- _Problème à résoudre_:
Selon le texte sur la mort du pape, de quelle nature est le mystère de notre époque ?

- _Texte fourni_:
++++++++++
L’ère des religions (22 février 1939)a
La nouvelle de la mort du pape a répandu bien au-delà des frontières du catholicisme une émotion dont chacun sent l’arrière-pensée, l’arrière-angoisse. Cette mort en plein combat dans l’invisible spirituel, à la veille d’un discours qui devait être un acte, nous laisse tous en suspens sur le mystère de notre époque : un mystère de nature religieuse. Vous l’éprouverez sans doute comme moi dans les salles d’actualités, à considérer le public quand passe le film des funérailles romaines. Quelque chose vibre dans l’obscurité, des régions endormies de la conscience humaine de nouveau se sensibilisent… Possibilités ambiguës dont il ne faudrait pas trop vite se réjouir.
++++++++++
(Entrées de données enregistrées)

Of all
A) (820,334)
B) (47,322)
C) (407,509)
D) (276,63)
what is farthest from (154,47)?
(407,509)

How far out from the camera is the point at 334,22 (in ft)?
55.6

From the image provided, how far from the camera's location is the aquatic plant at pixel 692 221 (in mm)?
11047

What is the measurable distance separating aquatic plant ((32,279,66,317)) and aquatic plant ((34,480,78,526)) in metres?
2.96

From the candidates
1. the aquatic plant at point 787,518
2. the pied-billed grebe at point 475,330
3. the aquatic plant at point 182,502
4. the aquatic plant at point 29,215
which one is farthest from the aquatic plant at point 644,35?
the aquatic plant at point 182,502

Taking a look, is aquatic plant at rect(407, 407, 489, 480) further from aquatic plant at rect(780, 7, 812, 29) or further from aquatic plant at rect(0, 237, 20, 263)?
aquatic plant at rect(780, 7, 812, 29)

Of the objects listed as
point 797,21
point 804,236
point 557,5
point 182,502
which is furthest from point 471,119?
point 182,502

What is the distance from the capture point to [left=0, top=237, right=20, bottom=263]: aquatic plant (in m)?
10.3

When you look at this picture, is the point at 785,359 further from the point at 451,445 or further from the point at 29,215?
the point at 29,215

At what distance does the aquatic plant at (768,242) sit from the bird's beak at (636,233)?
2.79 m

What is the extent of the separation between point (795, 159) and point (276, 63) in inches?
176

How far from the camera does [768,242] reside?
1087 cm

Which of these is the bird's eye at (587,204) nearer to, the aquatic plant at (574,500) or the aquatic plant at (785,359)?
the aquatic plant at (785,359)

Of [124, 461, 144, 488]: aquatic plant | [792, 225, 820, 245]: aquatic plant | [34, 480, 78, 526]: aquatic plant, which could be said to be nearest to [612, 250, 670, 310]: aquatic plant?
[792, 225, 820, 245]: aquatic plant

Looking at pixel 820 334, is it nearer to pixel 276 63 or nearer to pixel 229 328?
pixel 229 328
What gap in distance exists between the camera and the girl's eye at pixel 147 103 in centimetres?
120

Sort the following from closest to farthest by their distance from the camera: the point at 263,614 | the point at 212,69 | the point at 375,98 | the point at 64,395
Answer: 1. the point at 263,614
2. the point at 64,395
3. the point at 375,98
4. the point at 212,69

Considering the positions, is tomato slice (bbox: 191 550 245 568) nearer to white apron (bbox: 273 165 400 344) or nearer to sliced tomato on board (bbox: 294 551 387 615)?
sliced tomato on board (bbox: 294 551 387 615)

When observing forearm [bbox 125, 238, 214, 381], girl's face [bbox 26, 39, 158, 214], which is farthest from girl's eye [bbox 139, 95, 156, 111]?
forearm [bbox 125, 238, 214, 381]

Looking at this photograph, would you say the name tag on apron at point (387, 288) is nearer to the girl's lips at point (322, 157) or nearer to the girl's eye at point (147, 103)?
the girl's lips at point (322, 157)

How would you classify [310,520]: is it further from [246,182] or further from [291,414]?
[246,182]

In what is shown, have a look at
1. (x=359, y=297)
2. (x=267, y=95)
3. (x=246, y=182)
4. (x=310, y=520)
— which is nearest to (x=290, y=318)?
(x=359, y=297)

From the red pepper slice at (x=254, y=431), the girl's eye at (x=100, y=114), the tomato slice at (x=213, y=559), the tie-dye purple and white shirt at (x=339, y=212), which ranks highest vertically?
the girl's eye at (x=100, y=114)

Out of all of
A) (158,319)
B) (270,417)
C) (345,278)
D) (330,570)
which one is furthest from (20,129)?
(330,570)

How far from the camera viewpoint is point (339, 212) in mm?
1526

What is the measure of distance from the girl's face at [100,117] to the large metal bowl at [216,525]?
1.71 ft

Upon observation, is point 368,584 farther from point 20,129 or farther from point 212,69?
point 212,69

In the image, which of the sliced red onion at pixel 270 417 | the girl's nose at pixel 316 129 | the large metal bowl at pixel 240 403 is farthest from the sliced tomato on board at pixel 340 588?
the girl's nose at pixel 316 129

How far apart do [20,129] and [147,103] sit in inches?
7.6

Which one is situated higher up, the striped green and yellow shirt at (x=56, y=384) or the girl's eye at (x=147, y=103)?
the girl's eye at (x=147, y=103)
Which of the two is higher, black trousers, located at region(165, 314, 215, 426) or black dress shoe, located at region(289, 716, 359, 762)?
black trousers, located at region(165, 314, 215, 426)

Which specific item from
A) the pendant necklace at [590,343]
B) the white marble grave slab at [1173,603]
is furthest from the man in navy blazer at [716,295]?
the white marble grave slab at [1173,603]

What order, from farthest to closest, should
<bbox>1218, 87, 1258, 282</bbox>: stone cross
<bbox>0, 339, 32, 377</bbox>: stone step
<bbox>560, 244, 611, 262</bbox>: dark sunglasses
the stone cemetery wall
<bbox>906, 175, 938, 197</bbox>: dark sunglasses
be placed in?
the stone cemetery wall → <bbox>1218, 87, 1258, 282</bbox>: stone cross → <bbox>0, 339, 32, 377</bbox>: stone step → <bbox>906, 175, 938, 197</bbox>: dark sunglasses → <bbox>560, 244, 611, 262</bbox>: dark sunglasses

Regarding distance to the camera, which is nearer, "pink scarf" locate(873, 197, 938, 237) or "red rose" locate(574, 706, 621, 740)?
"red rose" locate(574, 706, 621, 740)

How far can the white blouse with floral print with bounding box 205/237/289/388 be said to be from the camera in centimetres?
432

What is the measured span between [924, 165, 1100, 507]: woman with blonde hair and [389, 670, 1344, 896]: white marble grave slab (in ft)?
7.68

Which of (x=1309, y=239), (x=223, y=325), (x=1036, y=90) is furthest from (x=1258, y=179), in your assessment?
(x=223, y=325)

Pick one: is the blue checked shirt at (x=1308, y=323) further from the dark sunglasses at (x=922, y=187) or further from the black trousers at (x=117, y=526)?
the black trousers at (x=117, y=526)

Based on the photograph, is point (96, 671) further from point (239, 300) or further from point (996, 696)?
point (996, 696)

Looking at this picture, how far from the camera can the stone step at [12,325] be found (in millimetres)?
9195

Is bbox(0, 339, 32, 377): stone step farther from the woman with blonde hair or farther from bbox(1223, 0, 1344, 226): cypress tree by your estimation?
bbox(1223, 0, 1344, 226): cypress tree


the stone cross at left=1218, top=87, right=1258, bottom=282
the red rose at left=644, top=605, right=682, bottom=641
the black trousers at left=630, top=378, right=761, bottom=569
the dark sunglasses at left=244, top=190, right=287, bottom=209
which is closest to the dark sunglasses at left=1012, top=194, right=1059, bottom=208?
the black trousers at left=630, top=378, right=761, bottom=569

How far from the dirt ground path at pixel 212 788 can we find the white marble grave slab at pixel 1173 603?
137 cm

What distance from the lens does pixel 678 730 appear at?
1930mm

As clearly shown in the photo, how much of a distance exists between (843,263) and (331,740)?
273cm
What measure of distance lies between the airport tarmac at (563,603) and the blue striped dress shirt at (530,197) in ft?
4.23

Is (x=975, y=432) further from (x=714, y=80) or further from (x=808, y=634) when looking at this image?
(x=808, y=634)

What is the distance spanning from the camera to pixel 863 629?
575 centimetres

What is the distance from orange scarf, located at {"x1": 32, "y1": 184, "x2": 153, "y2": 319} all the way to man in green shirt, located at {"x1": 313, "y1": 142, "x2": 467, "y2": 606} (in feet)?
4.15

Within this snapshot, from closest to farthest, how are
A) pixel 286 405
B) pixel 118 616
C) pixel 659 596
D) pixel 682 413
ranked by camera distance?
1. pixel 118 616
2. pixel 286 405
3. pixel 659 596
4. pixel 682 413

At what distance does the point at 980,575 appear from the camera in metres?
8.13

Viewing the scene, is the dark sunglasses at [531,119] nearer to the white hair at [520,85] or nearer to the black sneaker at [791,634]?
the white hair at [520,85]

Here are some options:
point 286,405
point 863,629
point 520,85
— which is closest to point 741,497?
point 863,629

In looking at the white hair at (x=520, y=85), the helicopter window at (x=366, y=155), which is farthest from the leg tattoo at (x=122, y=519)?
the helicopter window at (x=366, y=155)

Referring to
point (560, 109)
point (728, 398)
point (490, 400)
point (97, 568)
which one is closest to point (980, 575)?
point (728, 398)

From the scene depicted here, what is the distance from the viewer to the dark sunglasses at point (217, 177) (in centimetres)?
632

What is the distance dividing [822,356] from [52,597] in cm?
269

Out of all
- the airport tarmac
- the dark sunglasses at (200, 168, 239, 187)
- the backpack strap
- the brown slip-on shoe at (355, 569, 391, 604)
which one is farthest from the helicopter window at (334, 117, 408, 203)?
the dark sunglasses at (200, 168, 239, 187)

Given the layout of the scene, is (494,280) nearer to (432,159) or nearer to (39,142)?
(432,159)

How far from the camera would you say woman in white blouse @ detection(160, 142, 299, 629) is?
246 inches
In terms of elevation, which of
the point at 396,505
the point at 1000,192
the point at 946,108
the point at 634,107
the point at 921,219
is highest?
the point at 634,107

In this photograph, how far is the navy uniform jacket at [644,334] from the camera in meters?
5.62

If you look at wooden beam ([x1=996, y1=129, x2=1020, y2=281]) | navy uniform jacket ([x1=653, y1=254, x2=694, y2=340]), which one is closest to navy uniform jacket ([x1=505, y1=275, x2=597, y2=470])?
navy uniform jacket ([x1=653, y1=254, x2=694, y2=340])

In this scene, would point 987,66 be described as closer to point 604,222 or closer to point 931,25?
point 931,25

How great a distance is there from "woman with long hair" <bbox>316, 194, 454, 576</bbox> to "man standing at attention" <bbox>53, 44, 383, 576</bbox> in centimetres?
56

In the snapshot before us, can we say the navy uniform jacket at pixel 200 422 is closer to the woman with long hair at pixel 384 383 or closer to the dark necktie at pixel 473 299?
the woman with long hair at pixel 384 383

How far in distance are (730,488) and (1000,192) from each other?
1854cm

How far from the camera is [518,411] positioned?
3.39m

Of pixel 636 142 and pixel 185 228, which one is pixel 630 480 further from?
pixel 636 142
++++++++++
- _Bonne réponse_:
Un mystère de nature religieuse.